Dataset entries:
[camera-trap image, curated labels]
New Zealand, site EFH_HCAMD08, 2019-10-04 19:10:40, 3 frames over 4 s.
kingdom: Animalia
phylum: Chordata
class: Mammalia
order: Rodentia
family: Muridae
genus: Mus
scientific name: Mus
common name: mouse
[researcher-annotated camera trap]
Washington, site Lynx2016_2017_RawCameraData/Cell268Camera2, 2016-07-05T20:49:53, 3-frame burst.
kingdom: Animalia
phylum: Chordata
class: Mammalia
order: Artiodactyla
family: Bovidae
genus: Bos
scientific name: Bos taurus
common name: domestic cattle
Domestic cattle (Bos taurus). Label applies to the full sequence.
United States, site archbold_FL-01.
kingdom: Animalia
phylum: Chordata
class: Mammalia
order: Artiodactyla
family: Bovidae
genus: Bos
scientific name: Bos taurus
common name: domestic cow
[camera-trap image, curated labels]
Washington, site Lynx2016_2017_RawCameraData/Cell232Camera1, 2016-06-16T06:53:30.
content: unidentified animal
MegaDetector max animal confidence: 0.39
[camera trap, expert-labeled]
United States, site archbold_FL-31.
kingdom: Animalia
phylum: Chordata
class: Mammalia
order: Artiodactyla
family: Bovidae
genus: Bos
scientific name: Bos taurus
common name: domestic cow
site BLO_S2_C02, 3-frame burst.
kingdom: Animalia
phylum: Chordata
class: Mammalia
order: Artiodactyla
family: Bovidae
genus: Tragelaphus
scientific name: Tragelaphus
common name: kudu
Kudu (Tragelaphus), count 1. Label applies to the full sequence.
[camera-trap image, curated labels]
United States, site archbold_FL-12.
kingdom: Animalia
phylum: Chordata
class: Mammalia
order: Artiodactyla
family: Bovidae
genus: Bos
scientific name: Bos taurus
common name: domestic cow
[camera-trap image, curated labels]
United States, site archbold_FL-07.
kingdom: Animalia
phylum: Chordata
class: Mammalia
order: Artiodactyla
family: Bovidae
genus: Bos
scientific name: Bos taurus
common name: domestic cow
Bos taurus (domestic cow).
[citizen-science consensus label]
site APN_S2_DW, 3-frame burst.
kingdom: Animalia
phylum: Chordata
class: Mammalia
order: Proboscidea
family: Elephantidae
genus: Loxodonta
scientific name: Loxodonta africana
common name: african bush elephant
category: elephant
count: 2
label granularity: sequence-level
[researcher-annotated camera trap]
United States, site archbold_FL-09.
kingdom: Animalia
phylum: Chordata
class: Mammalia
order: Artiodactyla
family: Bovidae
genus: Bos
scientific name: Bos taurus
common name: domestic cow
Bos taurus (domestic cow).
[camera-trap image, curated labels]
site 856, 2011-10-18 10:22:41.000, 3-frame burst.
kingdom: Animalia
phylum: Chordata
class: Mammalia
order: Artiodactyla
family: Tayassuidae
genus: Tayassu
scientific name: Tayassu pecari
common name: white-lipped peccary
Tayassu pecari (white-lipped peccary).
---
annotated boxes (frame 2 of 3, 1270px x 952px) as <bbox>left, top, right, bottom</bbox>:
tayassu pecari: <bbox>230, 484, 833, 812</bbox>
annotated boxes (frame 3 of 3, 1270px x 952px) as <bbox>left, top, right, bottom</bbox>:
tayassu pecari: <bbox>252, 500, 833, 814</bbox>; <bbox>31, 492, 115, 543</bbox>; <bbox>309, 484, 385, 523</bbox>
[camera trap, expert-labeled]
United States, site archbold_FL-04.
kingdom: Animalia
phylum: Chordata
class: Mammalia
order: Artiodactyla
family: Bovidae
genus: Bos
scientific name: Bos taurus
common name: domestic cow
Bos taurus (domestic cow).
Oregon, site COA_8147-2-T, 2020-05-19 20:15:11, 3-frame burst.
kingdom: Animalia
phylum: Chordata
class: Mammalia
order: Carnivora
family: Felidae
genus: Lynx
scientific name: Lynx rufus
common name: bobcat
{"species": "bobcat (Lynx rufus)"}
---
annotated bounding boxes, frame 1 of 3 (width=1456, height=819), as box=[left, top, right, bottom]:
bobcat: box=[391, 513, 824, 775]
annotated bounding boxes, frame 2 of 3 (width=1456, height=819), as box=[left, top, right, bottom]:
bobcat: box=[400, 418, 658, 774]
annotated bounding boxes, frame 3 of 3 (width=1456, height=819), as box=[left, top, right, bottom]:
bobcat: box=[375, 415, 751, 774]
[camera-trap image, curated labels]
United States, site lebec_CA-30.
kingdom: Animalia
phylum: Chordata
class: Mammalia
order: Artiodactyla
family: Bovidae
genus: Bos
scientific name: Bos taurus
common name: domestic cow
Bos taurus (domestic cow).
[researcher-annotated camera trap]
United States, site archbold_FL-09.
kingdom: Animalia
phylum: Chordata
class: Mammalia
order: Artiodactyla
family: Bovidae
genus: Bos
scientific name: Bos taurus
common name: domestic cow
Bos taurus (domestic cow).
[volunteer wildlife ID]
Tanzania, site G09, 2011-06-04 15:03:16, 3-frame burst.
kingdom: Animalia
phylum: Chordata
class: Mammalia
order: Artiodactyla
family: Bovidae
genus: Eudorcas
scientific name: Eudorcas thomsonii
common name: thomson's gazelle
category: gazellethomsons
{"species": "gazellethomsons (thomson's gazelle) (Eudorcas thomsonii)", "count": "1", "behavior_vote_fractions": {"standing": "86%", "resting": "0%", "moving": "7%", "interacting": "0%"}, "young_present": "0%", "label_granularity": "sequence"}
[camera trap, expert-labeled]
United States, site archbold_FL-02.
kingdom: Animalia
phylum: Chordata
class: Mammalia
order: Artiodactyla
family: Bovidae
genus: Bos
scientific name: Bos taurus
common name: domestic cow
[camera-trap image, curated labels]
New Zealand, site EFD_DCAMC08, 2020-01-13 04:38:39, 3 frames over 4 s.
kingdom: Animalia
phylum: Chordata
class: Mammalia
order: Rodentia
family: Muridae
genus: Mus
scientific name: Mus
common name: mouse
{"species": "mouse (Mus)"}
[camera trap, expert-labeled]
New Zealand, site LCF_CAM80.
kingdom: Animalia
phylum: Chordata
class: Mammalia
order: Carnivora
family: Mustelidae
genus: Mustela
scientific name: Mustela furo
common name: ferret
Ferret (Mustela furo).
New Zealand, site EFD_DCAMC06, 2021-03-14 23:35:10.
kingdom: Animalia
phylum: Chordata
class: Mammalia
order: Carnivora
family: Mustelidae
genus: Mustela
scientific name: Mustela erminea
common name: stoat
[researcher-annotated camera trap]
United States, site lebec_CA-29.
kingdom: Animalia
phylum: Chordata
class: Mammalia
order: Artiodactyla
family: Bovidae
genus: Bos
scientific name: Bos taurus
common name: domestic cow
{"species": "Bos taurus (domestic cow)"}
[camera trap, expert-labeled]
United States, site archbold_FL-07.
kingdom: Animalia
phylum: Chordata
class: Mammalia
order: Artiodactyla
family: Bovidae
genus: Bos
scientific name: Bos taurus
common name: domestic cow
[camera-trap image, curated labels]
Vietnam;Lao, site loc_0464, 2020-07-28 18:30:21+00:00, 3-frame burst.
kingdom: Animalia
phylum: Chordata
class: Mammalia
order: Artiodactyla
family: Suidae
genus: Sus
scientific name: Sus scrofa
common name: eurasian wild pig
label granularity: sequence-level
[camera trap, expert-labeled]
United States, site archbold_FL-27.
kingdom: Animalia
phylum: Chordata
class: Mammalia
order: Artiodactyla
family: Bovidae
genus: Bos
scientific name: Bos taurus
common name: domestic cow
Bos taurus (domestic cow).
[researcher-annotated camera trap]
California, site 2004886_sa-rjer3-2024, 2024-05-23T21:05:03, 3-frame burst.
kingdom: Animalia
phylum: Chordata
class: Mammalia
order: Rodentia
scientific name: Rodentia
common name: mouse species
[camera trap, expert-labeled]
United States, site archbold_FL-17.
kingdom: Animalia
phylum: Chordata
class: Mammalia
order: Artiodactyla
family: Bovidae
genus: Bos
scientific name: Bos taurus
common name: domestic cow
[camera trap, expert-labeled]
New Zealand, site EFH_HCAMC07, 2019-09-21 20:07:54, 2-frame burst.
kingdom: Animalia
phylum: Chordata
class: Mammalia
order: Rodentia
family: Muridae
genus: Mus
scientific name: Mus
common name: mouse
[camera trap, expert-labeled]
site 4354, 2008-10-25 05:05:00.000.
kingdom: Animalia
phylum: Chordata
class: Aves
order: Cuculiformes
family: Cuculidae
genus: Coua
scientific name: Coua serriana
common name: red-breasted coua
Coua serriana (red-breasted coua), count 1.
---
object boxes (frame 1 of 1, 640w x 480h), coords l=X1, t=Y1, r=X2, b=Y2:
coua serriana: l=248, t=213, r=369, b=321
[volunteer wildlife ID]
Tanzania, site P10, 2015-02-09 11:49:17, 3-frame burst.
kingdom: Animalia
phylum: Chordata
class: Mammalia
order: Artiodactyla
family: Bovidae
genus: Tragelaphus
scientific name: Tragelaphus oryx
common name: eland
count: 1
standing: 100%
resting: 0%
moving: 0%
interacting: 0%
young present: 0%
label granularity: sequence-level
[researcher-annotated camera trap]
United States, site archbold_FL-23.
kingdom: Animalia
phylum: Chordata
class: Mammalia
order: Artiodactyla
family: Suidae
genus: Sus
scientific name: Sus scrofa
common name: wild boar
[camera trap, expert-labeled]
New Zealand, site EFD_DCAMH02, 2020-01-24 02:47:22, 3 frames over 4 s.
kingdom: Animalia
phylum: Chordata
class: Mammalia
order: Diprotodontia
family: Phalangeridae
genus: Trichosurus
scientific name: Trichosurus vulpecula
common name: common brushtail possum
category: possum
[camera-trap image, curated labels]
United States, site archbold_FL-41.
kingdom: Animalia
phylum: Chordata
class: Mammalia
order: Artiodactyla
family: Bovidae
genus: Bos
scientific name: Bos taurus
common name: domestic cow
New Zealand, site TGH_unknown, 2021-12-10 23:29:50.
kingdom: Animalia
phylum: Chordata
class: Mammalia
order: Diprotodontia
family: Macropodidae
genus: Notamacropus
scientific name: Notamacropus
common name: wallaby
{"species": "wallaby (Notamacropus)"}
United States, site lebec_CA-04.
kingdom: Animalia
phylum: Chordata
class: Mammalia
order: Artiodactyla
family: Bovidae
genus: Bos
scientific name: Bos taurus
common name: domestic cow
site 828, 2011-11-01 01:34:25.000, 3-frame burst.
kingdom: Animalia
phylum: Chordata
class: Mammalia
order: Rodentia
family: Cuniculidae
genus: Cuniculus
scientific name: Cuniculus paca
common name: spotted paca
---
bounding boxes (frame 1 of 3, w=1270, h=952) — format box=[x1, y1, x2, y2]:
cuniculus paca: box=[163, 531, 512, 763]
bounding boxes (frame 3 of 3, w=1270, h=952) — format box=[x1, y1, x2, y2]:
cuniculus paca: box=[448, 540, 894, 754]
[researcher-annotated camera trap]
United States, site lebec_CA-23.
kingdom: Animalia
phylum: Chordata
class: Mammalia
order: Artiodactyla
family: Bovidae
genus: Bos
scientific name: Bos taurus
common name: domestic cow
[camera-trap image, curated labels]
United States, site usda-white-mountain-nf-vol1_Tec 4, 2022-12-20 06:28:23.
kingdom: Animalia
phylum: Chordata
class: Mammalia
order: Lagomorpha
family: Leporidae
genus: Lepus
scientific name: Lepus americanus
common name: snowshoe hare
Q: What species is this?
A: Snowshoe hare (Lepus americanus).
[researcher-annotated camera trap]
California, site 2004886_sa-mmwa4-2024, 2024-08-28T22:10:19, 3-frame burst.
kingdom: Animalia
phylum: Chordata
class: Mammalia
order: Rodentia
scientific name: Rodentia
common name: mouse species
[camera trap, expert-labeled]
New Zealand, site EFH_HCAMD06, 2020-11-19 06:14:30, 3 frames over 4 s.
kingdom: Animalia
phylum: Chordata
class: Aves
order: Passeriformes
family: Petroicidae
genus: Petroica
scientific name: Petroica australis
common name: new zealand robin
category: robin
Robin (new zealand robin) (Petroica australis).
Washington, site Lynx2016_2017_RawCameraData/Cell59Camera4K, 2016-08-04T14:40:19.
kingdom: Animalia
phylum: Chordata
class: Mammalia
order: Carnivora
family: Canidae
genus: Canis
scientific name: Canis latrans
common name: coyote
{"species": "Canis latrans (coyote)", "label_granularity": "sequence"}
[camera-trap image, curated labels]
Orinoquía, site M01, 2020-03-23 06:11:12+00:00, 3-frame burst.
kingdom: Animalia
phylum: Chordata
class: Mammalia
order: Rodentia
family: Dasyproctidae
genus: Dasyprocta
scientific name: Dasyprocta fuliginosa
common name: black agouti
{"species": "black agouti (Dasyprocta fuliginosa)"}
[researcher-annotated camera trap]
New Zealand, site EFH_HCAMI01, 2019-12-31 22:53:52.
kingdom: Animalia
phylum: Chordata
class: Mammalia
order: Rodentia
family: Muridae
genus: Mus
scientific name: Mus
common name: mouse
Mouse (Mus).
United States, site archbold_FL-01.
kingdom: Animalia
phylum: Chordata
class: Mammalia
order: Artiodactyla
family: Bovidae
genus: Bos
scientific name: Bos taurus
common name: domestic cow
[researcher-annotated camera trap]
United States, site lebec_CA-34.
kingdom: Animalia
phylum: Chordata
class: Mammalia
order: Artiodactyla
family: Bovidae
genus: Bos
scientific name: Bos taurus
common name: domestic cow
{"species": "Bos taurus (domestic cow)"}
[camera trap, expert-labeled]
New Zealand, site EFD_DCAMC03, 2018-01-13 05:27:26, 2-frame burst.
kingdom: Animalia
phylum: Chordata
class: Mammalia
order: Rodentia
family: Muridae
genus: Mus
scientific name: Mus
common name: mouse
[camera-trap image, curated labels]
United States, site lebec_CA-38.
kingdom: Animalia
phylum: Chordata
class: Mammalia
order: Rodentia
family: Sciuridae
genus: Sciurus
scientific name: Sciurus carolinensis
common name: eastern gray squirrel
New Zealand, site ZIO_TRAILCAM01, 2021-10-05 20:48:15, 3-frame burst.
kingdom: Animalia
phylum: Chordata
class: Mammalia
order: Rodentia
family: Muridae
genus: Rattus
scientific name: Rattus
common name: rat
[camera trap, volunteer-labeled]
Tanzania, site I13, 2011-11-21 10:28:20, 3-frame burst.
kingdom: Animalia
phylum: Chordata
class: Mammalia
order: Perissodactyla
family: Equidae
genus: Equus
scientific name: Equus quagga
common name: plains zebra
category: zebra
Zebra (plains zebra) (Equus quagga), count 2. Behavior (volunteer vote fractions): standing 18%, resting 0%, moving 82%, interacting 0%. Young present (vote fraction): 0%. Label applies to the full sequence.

▶ _Aim of the exercise_: Please copy each line of the records above that holds the word "coyote".

▶ _Written answer_:
common name: coyote
{"species": "Canis latrans (coyote)", "label_granularity": "sequence"}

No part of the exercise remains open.